“Oh, how little they know who have never loved! I think no one has yet described love correctly, and it’s hardly possible to describe this tender, joyful, tormenting feeling, and anyone who has experienced it at least once will not try to convey it in words. What’s the use of preambles and descriptions? What’s the use of unnecessary eloquence? My love is boundless…I ask you, I beg you,” Startsev finally brought out, “be my wife!”
“Dmitri Ionych,” Ekaterina Ivanovna said with a very serious expression, having thought a little. “Dmitri Ionych, I am very grateful to you for the honor, I respect you, but…” She stood up and remained standing, “But, I’m sorry, I cannot be your wife. Let’s talk seriously, Dmitri Ionych, you know I love art more than anything in the world, I madly love, I adore music, I’ve devoted my whole life to it. I want to be an artist, I want fame, success, freedom, and you want me to go on living in this town, to go on with this empty, useless life, which has become unbearable to me. To become a wife—oh, no, I’m sorry! A human being should strive for a lofty, brilliant goal, and family life would bind me forever. Dmitri Ionych” (she smiled slightly, because in saying “Dmitri Ionych” she remembered “Alexei Feofilaktych”), “Dmitri Ionych, you are a kind, noble, intelligent man, you are the best…” Tears came to her eyes. “I feel for you with all my heart, but…but you’ll understand…”
And, to keep herself from bursting into tears, she turned away and left the drawing room.
Startsev’s heart stopped beating anxiously. On leaving the club, he first of all took off the stiff cravat and drew a deep breath. He was slightly ashamed, and his vanity was wounded—he had not expected a refusal—and he could not believe that all his dreams, longings, and hopes had brought him to such a silly end, as in a little amateur play. And he was sorry for his feeling, for his love, so sorry that it seemed he might just burst into tears or whack Panteleimon’s broad back as hard as he could with his umbrella.
For three days he was fit for nothing, did not eat, did not sleep, but when the rumor reached him that Ekaterina Ivanovna had gone to Moscow to enter the conservatory, he calmed down and began to live as before.
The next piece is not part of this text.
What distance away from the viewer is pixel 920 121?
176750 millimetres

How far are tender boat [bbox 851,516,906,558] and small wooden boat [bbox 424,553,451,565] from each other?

Afterwards, remembering occasionally how he had wandered in the cemetery, or how he had driven all over town looking for a tailcoat, he stretched lazily and said:
“So much bother, really!”
IV
Four years went by. Startsev already had a large practice in town. Every morning he hurriedly received patients at his hospital in Dyalizh, then went to his patients in town, went now not with a pair but with a troika with little bells, and came home late at night. He gained weight, grew stout, and did not like going on foot, because he suffered from shortness of breath. Panteleimon, too, gained weight, and the wider he grew, the more pitifully he sighed and complained of his bitter lot: he was sick of driving!
Startsev visited many houses and met many people, but he did not become close with anyone. The local inhabitants’ conversations, views of life, and even their looks irritated him. Experience gradually taught him that when you play cards with a local inhabitant or dine with him, he is a peaceable, good-natured, and even rather intelligent man, but the moment you start talking with him about something non-edible, for instance politics or science, he gets nonplussed or goes off into such stupid and spiteful philosophy that all you can do is wave your hand and walk away. Even when Startsev once tried talking with a liberal inhabitant and said that, thank God, mankind was progressing, and that a time would come when they could dispense with passports and capital punishment, the inhabitant looked at him askance and incredulously and asked:
“So anybody could go down the street and put a knife into whoever he wants?” And when Startsev, in company, at supper or tea, said that one must work, that it was impossible to live without working, everybody took it as a reproach and became angry and obnoxiously quarrelsome. With all that, the inhabitants did nothing, decidedly nothing, were not interested in anything, and it was simply impossible to think up something to talk about with them. So Startsev avoided conversation, and only ate and played whist, and when he happened upon a festive dinner in some house, and they invited him to take part, he sat down and ate silently, looking into his plate; and everything they talked about then was uninteresting, unjust, and stupid; he felt irritated, edgy, but he said nothing, and because he was always sternly silent and looked into his plate, he became known in town as “the pouting Pole,” though he had never been a Pole.